O que se dava era que a tarefa portuense se punha em termos mais fáceis do que a sportinguista. Esta precisava de buscar no 2.º tempo mais duas bolas, já que a 1.º parte acabara 2-2, importando-lhe, pois, organizar jogo para criação de oportunidades e seu aproveitamento ao passo que o papel do F. C. do Porto era de simples corte de jogo, pois não lhe interessava, nem tinha forças para isso, organizar-se no capitulo defensivo, já que lhe chegava para as suas aspirações a diferença de uma bola, somando as duas mãos: o 3.º golo do Sporting chegou aos 27 minutos, e o empate só se verificou no tempo do prolongamento arbitral, provocando louca alegria no Sporting e o reverso deste sentimento, com a mesma ou maior intensidade, no F. C. do Porto.

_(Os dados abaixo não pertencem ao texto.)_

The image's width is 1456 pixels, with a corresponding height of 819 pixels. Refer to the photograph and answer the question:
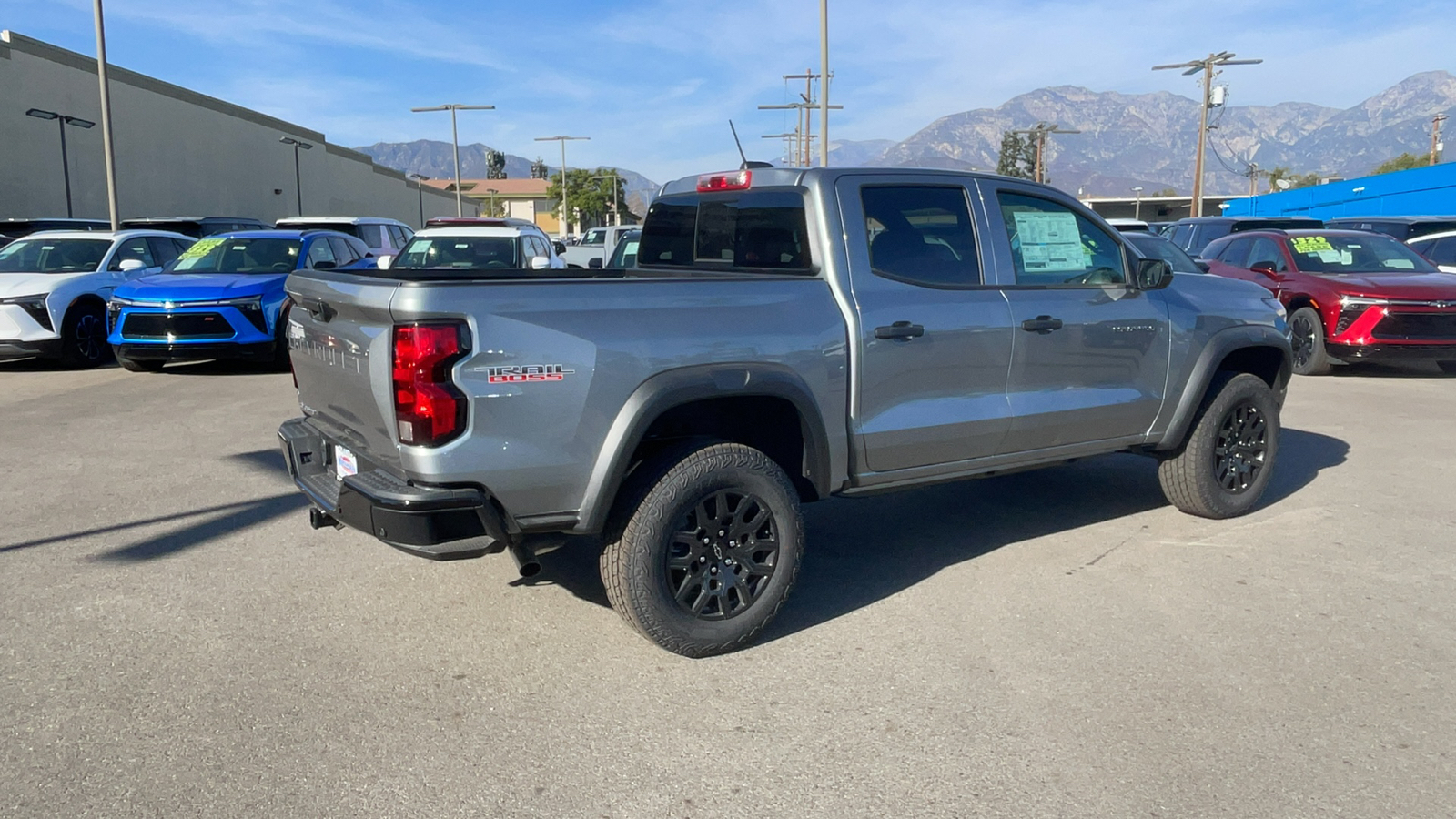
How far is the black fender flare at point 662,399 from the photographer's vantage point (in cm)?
363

Não temos duvidas em afirmar, e pomos até muito gosto, que o Porto lutou com denodo, alma e ímpeto, pelo triunfo, sucumbindo no limite quando sem forças mas ainda com energias, o que é paradoxal mas verdadeiro, sendo uma equipa consequentemente que soube honrar as cores clubistas, à altura das suas tradições. Se Barrigana, despropositadamente, provocou sempre um estado de irritação, em campo, nem por isso se deve deixar de o incluir no esforço colectivo, pois o guarda-redes contribuiu para a grandeza da sua equipa. O Sporting facilitou o processo do Porto, mas isso não tira nem põe ao caso, levando tempo a adoptar o método de ataque maciço, em bloco, pois os seus defesas, ainda que adiantados não participavam no futebol ofensivo, marcando, por assim dizer, o inexistente, e, verificado, que a calma não entrava nas fileiras sportinguistas, que por consequenciais, o pleito não podia ser ganho com futebol cientifico mas sim em afirmação de energia, era intuitiva a fórmula de todos ao ataque que, como dizemos, só tardiamente se pôs em prática.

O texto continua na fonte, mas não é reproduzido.